The Tyranny of Faith
- Author: Richard Swan
- Series: Empire of the Wolf
- Publisher: Orbit Books
- Publication date: 2023
- Preceded by: The Justice of Kings
- Followed by: The Trials of Empire

= The Tyranny of Faith =

2023 novel by Richard Swan

The Tyranny of Faith is a 2023 fantasy novel by Richard Swan. It is the second novel in the Empire of the Wolf trilogy.

== Synopsis ==
The novel is set in the fictional Sovan Empire. Imperial Justice Sir Konrad Vonvalt and his protege Helena Sedanka are charged with investigating heresy and evil magic in Sova.

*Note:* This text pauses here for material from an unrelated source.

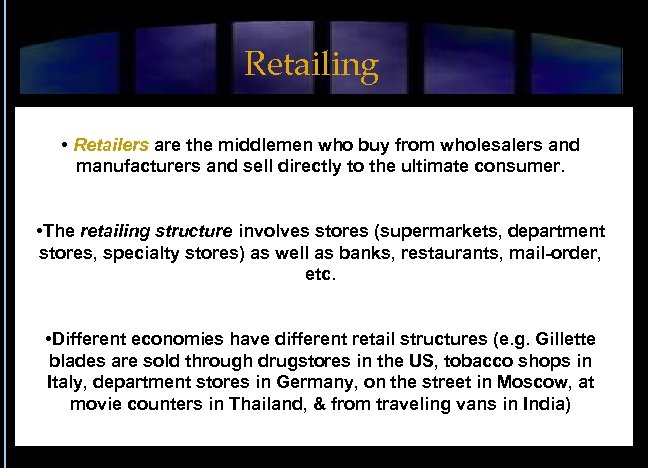 Retailing

• Retailers are the middlemen who buy from wholesalers and manufacturers and sell directly to the ultimate consumer.

•The retailing structure involves stores (supermarkets, department stores, specialty stores) as well as banks, restaurants, mail-order, etc.

•Different economies have different retail structures (e.g. Gillette blades are sold through drugstores in the US, tobacco shops in Italy, department stores in Germany, on the street in Moscow, at movie counters in Thailand, & from traveling vans in India)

Having learned that imperial magistrates are colluding with a traitorous priest to build up an army and a magical arsenal to seize the throne, Helena and Konrad hasten to the capital where they inform the emperor of the plot.

== Reception ==
The book received mostly positive reviews from critics. Andrew Mather, writing for A Quill to Live, described it as an improvement over the first book in the trilogy. He gave it a score of 9/10, highlighting the interactions between complex characters and insightful historical and political commentary. The Fantasy Reviews also considered it an improvement over the first book, noting that the character of Helena had become more complex and the plot's stakes had become higher. Adrian Collins, in a review for Grimdark Magazine, praised the nuanced portrayal of the Sovan Empire's political intrigues and society, comparing the setting to ancient Rome and the Crusader States. Collins gave the book a score of 5/5 points. Kirkus Reviews gave the book a starred review, describing it as "complex and dark historical fantasy series inspired by medieval state-military-church political conflicts."